◆ **Brief**:
Pictures are to be excluded. Please print only the lines from the one containing "Cashmere sweater –" through the end of the data, exactly as they appear.

************

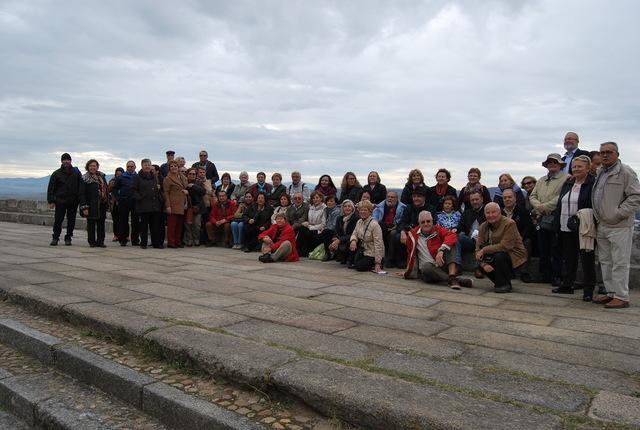 Foto del grupo al lado del parador de turismo. Foto de Ramón ramón.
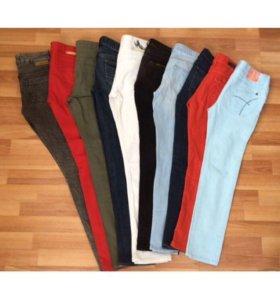 Много джинсов 24-25-26 размер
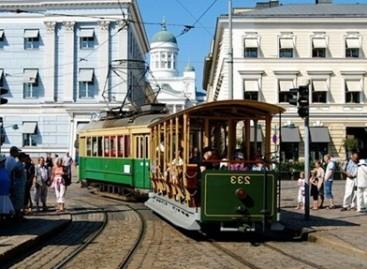 Į Helsinkio gatves išvažiavo senovinis tramvajus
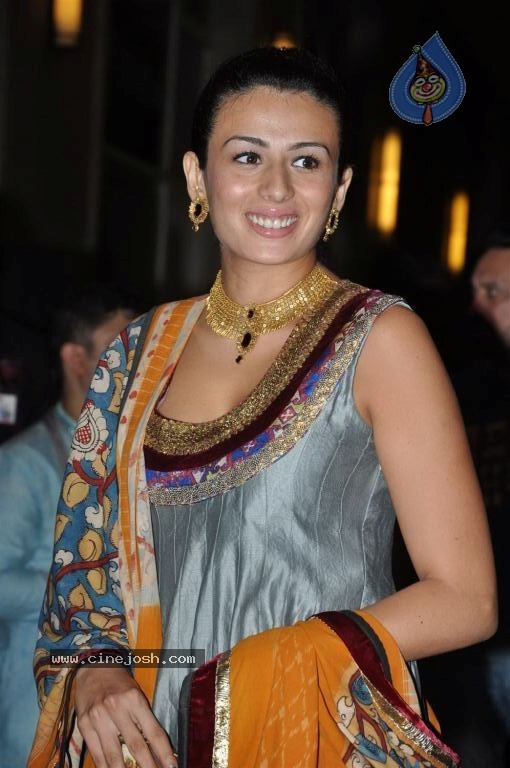 Celebrities at Esha Deol Sangeet Ceremony - Page 2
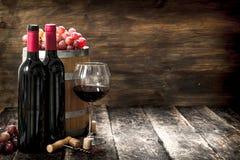 Fond de vin Un baril avec le vin rouge et fraîchement les raisins Photographie stock libre de droits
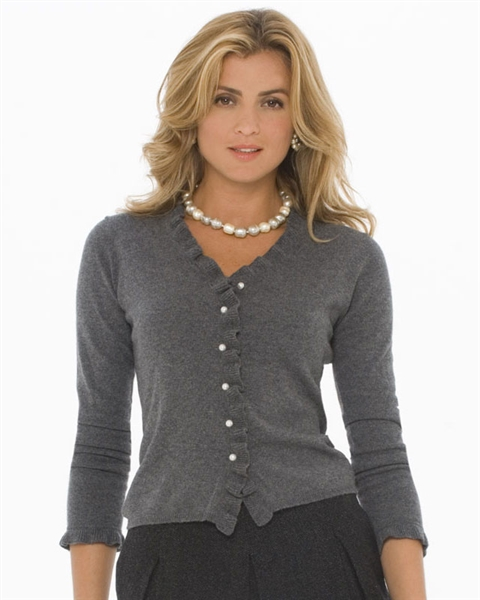 Cashmere sweater – fashion creations made of the finest wool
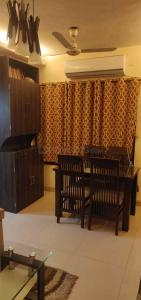 Gallery Cover Image of 1100 Sq.ft 3 BHK Apartment for rent in Kandivali East for 40000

************

◆ **Exercise response**:
 Cashmere sweater – fashion creations made of the finest wool
 Gallery Cover Image of 1100 Sq.ft 3 BHK Apartment for rent in Kandivali East for 40000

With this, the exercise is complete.